Reproduce all of the material below, substituting "stained glass pane" for every occurrence of "leaded glass pane" and leaving everything else unchanged.

** start of Material provided **

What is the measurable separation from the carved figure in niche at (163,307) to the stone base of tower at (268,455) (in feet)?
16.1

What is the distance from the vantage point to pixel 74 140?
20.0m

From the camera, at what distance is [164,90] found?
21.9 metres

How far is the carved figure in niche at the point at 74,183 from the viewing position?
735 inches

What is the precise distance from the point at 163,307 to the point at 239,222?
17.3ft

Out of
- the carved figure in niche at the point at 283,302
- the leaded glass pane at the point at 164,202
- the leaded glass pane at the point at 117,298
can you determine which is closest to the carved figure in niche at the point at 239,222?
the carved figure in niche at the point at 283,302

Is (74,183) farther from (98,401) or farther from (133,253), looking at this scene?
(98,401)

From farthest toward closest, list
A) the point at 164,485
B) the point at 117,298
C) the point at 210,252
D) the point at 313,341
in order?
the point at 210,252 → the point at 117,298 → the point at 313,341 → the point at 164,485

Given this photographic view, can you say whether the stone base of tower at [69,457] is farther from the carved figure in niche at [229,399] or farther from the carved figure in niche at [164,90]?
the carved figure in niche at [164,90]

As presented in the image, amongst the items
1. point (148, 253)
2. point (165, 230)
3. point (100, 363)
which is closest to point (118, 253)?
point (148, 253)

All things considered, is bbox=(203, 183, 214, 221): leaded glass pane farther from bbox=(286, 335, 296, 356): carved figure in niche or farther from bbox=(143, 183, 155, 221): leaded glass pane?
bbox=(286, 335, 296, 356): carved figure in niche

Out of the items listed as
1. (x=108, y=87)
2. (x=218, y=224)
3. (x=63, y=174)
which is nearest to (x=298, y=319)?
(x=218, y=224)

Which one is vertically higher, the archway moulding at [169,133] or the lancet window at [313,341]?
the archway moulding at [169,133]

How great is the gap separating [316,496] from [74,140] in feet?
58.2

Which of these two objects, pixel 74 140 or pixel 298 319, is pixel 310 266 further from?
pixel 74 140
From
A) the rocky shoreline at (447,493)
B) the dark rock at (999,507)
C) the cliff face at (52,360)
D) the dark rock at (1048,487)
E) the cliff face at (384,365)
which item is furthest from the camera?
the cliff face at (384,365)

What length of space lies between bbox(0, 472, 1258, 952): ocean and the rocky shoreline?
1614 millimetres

** end of Material provided **

* **Complete answer**
What is the measurable separation from the carved figure in niche at (163,307) to the stone base of tower at (268,455) (in feet)?
16.1

What is the distance from the vantage point to pixel 74 140?
20.0m

From the camera, at what distance is [164,90] found?
21.9 metres

How far is the carved figure in niche at the point at 74,183 from the viewing position?
735 inches

What is the precise distance from the point at 163,307 to the point at 239,222?
17.3ft

Out of
- the carved figure in niche at the point at 283,302
- the stained glass pane at the point at 164,202
- the stained glass pane at the point at 117,298
can you determine which is closest to the carved figure in niche at the point at 239,222?
the carved figure in niche at the point at 283,302

Is (74,183) farther from (98,401) or farther from (133,253), looking at this scene?
(98,401)

From farthest toward closest, list
A) the point at 164,485
B) the point at 117,298
C) the point at 210,252
D) the point at 313,341
in order?
the point at 210,252 → the point at 117,298 → the point at 313,341 → the point at 164,485

Given this photographic view, can you say whether the stone base of tower at [69,457] is farther from the carved figure in niche at [229,399] or farther from the carved figure in niche at [164,90]?
the carved figure in niche at [164,90]

As presented in the image, amongst the items
1. point (148, 253)
2. point (165, 230)
3. point (100, 363)
which is closest to point (118, 253)?
point (148, 253)

All things considered, is bbox=(203, 183, 214, 221): stained glass pane farther from bbox=(286, 335, 296, 356): carved figure in niche or farther from bbox=(143, 183, 155, 221): stained glass pane?
bbox=(286, 335, 296, 356): carved figure in niche

Out of the items listed as
1. (x=108, y=87)
2. (x=218, y=224)
3. (x=63, y=174)
which is nearest to (x=298, y=319)?
(x=218, y=224)

Which one is vertically higher, the archway moulding at [169,133] or the lancet window at [313,341]?
the archway moulding at [169,133]

How great is the gap separating [316,496] from [74,140] in feet?
58.2

Which of these two objects, pixel 74 140 or pixel 298 319, is pixel 310 266 further from?
pixel 74 140
From
A) the rocky shoreline at (447,493)
B) the dark rock at (999,507)
C) the cliff face at (52,360)
D) the dark rock at (1048,487)
E) the cliff face at (384,365)
which item is furthest from the camera?
the cliff face at (384,365)

What length of space lies between bbox(0, 472, 1258, 952): ocean and the rocky shoreline?
1614 millimetres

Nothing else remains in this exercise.